The Court determined that the sole arbitrator had handled the case on a substantially different basis from the parties’ submissions, had failed to notify the parties of this, and had thereby caused substantial injustice by refusing the parties the ability to discuss the possible outcome. However, parts of the award were set aside and the Court refused to dismiss the sole arbitrator. It was observed that following existing case law on setting aside awards, but where there has been no suggestion that the arbitrators can no longer be trusted, the arbitrator should not be substituted.


2. A v B [2017] EWHC 3417 (Comm)

The tribunal’s award was set aside by the English Commercial Court (the “Court”), upholding its jurisdiction, on the basis that the LCIA Rules 2014 do not allow a claimant to initiate a single arbitration under several contracts. Consequently, the claimant’s request for arbitration was rendered null and void. The Court also ruled (contrary to the tribunal’s award) that the respondent had not waived its right to object to the tribunal’s jurisdiction in failure to raise it until shortly before filing its statement of defence. This is an unusual case of an English court setting aside a tribunal’s award. It serves as a timely reminder to parties to agreements involving several similar contracts to consider an efficient resolution of disputes at the contract drafting stage.


Court Decision:

The Court concluded that A had not waived its right to object to the tribunal’s jurisdiction by raising its objections too close to the deadline for filing its defence:


3. P v. Q & Others [2017] EWHC 148 (Comm)


Court Decision:


4. K v S [2019] EWHC 2386 (Comm)

In K v S EWHC 2386 (Comm), the English Court (the Court) dismissed a challenge to a procedural order of the LCIA arbitral panel. The challenge was filed under s68 of the 1996 Act on the grounds of serious irregularity. Still, it was dismissed for failing to meet any of the s68 requirements and for challenging a procedural order instead of an award.
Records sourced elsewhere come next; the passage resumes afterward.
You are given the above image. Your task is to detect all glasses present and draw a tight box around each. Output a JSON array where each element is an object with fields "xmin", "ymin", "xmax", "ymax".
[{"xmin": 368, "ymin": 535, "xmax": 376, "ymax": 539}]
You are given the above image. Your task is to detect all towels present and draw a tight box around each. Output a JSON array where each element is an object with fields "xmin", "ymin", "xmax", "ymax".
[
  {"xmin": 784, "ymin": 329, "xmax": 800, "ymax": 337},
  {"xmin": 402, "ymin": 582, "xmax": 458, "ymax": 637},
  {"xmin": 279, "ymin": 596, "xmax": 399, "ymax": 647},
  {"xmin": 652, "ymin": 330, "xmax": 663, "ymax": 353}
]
The judgment lays forth the parameters within which a section 68 challenge can be brought.


Court Decision:

The Court decided that K’s reliance on authorities, that section 68 had superseded the previous law of misconduct, and also that section 68 is exhaustive as to what establishes “serious irregularity affecting the… proceedings or the award.” Consequently, the Court ruled that there was no evidence of any irregularity, much alone a serious irregularity. It could also not be maintained that this was an exceptional situation in which the tribunal’s decision was so far from what might be reasonably expected that the Court should intervene. The Court had no cause to interfere with the tribunal’s decision or comment on whether it was right or wrong.


5. Xstrata Coal Queensland P Ltd & Anor v Benxi Iron & Steel (Group) International Economic & Trading Co Ltd [2020] EWHC 324 (Comm)


Court Decision:

As a result, the Court granted the claimants’ application under section 68(2)(f) and had remitted the award to the said tribunal for reconsideration of the parties to the contract. The Court did not see the necessity to deal with the alternative application under section 68(2) due to the successful finding under section 68(2)(f) (c). This is a somewhat uncommon instance of a successful challenge under section 68 of the 1996 Act. The case indicates the English courts’ willingness to deal forcefully with ambiguity or uncertainties in awards that amount to serious irregularities under section 68 of the 1996 Act.